Entre los espacios masculinos de la casa, tenemos el Gabinete. Éste era en realidad un salón de recibir en el que, siguiendo las pautas decorativas del momento, se juntaban muebles de diferentes estilos y usos. Como espacio dedicado a la conversación y a la celebración de veladas íntimas, en él encontramos una pieza clásica del entretenimiento de entonces: el pianoforte. Entre su mobiliario, tenemos las "sillas de arrimo"27, sin brazos; la "silla voyeuse"28, en la que el ocupante se sentaba a horcajadas frente a una partida de cartas o una velada musical; y el confidente, también conocido en España como "vis a vis", un sillón de dos plazas en sentido contrario y en el que, al sentarse, los dos ocupantes quedaban el uno frente al otro. El lacado de la sillería, de imitación Oriental, está influenciado por el tipo de mueble de las aún españolas Islas Filipinas, que se puso de moda durante el reinado de Isabel II.

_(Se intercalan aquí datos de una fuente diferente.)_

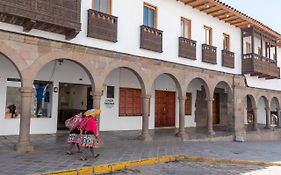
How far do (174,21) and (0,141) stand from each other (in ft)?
28.7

Continuamos aquí la temática iniciada en las anteriores salas XVII y XVIII, en la que tratábamos sobre el artista literario. Así, veremos al artista plástico y la nueva imagen que éste tenía del mundo y del tipo de persona que era realmente digna de admiración. Al igual que la burguesía, siente la necesidad de autoretratarse y mostrar así la imagen por la que quiere ser reconocido. Comienza a surgir la idea de que la grandeza de cada persona está en sus logros hacia la sociedad y no por su pertenencia a un determinado tipo de familia.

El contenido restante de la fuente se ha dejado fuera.